Normal Scheduled 3m19s default-scheduler Successfully assigned redis/sessiondata-valkey-cluster-6 to review-istio-vm-tryout-worker4.local
Normal SuccessfulAttachVolume 3m9s attachdetach-controller AttachVolume.Attach succeeded for volume "pvc-c2b1acdb-fe0a-4f51-952d-26dc5602e804"
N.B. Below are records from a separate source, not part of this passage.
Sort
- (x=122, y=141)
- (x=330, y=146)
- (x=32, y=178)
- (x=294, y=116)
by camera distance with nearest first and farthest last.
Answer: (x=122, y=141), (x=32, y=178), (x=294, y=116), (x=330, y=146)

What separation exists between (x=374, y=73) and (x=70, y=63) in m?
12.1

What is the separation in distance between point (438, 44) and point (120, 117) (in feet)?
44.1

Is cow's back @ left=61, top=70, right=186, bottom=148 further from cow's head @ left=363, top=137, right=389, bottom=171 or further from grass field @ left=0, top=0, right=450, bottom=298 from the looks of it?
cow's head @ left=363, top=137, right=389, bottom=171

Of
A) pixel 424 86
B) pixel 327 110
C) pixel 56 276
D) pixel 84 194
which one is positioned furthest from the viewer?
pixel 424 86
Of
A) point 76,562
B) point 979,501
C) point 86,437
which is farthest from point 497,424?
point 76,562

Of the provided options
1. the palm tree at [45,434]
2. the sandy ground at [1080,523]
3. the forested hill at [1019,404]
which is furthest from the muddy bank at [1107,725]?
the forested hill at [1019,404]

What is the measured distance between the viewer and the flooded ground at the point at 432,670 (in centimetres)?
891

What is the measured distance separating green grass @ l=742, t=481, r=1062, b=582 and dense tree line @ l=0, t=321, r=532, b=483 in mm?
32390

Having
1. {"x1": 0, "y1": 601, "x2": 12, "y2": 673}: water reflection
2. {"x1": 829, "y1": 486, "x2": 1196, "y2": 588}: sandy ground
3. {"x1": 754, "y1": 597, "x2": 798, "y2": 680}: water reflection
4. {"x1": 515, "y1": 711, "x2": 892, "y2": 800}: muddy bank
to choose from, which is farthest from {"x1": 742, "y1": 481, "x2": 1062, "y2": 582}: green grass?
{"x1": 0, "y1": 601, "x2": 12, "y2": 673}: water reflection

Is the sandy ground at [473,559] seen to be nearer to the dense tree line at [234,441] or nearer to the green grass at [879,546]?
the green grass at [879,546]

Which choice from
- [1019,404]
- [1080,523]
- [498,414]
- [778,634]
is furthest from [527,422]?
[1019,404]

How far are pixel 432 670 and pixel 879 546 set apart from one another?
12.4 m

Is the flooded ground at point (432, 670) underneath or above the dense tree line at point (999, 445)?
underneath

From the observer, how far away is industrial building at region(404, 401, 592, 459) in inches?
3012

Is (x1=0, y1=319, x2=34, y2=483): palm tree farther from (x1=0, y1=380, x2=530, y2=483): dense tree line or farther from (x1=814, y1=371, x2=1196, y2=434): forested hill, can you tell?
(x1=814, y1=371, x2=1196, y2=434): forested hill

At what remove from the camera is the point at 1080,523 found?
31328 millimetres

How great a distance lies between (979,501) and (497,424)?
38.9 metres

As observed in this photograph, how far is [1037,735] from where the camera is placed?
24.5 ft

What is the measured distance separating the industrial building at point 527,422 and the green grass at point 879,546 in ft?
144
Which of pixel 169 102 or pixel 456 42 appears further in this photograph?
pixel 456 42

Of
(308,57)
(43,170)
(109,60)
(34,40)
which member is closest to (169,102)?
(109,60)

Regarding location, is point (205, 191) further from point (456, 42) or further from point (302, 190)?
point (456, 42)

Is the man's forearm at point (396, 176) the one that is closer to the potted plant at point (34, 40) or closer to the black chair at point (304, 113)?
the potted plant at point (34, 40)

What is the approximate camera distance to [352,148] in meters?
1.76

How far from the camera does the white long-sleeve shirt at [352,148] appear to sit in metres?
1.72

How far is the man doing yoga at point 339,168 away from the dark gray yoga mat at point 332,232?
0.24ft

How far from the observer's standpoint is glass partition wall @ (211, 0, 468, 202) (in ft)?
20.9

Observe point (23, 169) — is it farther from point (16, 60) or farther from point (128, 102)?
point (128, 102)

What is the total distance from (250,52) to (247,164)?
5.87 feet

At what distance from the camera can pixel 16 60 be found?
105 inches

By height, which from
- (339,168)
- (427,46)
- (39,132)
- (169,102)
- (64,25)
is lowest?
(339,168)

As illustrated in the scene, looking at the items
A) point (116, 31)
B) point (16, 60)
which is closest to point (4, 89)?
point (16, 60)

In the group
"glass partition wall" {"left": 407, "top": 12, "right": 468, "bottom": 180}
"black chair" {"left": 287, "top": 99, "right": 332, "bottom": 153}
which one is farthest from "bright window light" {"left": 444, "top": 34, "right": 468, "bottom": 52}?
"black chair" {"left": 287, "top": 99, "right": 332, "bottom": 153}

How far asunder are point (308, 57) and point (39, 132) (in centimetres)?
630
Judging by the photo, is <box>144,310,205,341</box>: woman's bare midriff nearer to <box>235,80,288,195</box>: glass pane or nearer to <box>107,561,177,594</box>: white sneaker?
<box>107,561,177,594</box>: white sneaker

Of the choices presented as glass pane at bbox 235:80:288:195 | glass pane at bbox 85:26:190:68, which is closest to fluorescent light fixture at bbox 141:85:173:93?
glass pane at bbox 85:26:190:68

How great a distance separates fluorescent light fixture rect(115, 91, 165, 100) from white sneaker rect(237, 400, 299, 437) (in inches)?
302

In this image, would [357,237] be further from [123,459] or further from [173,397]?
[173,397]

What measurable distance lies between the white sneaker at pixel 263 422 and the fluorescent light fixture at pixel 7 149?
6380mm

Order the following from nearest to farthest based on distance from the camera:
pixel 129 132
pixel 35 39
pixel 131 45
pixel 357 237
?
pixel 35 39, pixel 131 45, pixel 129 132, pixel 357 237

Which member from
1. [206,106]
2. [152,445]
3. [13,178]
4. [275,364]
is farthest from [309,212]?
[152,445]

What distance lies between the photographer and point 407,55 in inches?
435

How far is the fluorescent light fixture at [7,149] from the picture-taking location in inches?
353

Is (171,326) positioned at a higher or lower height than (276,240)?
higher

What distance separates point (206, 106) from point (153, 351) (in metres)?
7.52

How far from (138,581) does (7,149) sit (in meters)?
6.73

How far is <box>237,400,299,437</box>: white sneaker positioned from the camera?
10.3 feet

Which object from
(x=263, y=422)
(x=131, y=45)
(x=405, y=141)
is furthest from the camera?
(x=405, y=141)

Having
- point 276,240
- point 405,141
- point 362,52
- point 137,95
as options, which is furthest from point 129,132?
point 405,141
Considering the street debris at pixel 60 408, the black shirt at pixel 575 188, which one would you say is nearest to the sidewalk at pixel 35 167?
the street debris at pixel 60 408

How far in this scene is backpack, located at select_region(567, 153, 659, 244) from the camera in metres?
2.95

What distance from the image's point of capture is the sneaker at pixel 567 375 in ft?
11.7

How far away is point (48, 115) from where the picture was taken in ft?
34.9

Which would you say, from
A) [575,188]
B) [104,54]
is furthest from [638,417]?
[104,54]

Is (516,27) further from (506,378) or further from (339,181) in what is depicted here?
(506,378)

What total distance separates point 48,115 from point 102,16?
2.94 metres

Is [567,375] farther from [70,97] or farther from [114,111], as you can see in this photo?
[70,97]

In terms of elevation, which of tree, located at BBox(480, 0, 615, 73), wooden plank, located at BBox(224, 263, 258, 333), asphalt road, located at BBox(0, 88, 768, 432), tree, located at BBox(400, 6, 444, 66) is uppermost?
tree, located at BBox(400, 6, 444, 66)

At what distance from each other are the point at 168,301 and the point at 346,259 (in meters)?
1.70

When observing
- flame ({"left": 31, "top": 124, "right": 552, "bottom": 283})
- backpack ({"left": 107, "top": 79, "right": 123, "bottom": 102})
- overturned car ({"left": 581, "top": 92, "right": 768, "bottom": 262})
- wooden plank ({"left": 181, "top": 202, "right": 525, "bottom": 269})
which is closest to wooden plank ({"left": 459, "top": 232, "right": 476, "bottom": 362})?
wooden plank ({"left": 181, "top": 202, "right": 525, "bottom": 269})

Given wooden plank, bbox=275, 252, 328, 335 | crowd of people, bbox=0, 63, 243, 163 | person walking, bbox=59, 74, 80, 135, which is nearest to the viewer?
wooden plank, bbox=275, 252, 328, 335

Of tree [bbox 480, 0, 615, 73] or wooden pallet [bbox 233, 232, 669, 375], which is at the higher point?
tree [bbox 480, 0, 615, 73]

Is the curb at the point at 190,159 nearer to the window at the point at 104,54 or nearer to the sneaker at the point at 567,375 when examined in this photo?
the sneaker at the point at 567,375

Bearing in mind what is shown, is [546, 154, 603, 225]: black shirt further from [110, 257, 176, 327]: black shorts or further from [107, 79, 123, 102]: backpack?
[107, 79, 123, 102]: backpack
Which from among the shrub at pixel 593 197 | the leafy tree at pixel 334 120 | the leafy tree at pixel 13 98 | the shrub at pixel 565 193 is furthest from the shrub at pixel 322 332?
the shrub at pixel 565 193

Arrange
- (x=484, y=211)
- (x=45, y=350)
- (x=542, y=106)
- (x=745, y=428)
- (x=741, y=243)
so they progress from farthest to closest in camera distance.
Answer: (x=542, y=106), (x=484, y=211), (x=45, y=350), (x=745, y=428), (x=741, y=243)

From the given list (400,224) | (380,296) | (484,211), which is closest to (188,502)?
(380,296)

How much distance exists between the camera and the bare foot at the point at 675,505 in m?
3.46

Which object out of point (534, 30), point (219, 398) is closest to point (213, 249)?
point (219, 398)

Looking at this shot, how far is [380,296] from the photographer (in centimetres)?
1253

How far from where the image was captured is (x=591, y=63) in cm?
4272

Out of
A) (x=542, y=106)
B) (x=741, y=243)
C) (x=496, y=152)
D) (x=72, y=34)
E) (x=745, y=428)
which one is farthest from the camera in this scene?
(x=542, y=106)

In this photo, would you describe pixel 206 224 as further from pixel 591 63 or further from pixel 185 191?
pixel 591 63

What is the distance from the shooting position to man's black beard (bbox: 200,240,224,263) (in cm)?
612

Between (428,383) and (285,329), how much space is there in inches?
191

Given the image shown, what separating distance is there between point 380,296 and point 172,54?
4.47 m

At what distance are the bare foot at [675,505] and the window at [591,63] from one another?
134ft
Normal Started 3m7s kubelet Started container metrics
Normal Pulled 3m7s kubelet Container image "docker.io/bitnami/redis-exporter:1.67.0-debian-12-r0" already present on machine
Normal Created 3m7s kubelet Created container metrics
Normal Created 2m51s (x2 over 3m8s) kubelet Created container sessiondata-valkey-cluster
Normal Started 2m51s (x2 over 3m7s) kubelet Started container sessiondata-valkey-cluster
Normal Pulled 2m51s (x2 over 3m8s) kubelet Container image "docker.io/bitnami/valkey-cluster:8.0.2-debian-12-r0" already present on machine
Warning Unhealthy 2m43s (x3 over 2m58s) kubelet Readiness probe failed: Could not connect to Valkey at localhost:6379: Connection refused
Warning Unhealthy 2m43s (x3 over 2m58s) kubelet Liveness probe failed: Could not connect to Valkey at localhost:6379: Connection refused
Warning Unhealthy 118s (x10 over 2m38s) kubelet Readiness probe failed: cluster_state:fail
Thanks for sharing this info.
I was able to reproduce it with 12 nodes, so maybe related to the cluster size. I will add it to the task.
This Issue has been automatically marked as "stale" because it has not had recent activity (for 15 days). It will be closed if no further activity occurs. Thanks for the feedback.
Due to the lack of activity in the last 5 days since it was marked as "stale", we proceed to close this Issue. Do not hesitate to reopen it later if necessary.
Hi @dgomezleon , has this been erroneously closed by stale bot?